Już sam Hogwart jest sam w sobie niezwykły, a teraz pomyślcie o wszystkich niecodziennych rzeczach, które autorka wplotła w akcję i którym musieli stawić czoło bohaterowie. Z przyjemnością uczestniczyłam w śledztwie prowadzonym przez Harry’ego i spółkę. A kiedy już myślałam, że już nic bardziej niezwykłego mnie nie spotka, nadszedł czas na finał historii, który idealnie pasował do całości i był jednym z lepszych, jakie miała okazję czytać! Naprawdę, mogłabym czytać w kółko samą końcówkę książki, a chyba nigdy nie miałabym dość – po prostu mnie oczarował! A najlepsze jest to, że część zagadek zostało rozwiązanych, ale jeszcze wiele sekretów czeka na odkrycie w przyszłych częściach ;)

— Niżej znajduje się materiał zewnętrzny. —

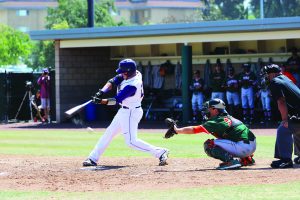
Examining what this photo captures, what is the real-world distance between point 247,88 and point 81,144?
783 cm

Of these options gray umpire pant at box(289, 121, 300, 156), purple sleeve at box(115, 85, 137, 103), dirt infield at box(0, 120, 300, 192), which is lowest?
dirt infield at box(0, 120, 300, 192)

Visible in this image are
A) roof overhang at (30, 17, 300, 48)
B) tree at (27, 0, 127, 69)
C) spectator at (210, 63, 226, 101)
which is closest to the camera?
roof overhang at (30, 17, 300, 48)

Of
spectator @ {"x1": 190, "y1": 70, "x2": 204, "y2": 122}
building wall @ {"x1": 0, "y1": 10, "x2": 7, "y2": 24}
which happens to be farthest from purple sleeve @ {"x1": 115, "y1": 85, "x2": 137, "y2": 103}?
building wall @ {"x1": 0, "y1": 10, "x2": 7, "y2": 24}

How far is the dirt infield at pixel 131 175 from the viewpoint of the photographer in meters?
11.2

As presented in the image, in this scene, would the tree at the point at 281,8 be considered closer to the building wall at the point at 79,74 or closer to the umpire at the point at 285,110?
the building wall at the point at 79,74

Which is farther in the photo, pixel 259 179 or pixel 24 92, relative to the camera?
pixel 24 92

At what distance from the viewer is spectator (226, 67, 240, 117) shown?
1016 inches

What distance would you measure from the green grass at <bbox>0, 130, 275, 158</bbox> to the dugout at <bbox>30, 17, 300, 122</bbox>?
460 centimetres

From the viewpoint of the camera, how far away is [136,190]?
1075 centimetres

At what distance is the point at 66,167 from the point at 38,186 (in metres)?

„– Za Harry’ego Pottera… za chłopca, który przeżył!” *
Może i jest to kolejna historia z cyklu: „od zera do bohatera”, w końcu Harry stał się sławny za coś, co nie było nawet jego zasługą i dopiero musiał udowodnić ile tak naprawdę jest wart. Może i jest to dziecinna historia o chłopcu, który pewnego dnia odkrył, że ma magiczną moc. Może i jestem za stara na tego typu historie. A może ta książka jest dziełem szatana, bo mówi o czarach i magii, które ma na celu zdeprawowanie współczesnego społeczeństwa. Nieważne. Kocham tego typu historie i dla mnie „Harry Potter i Kamień Filozoficzny” jest początkiem naprawdę cudownej przygody, traktującej o najważniejszych wartościach w życiu człowieka: miłości, przyjaźni, odwadze, dobroci, a także walce ze złem i potędze marzeń. Mam do niej ogromny sentyment, bo to od niej zaczęłam swoją przygodę z serią pani Rowling i nigdy nie dam jej się kurzyć na półce ;)
* Wszystkie cytaty pochodzą z książki (kolejno strony: 57, 74, 136, 300, 307 i 22 :)).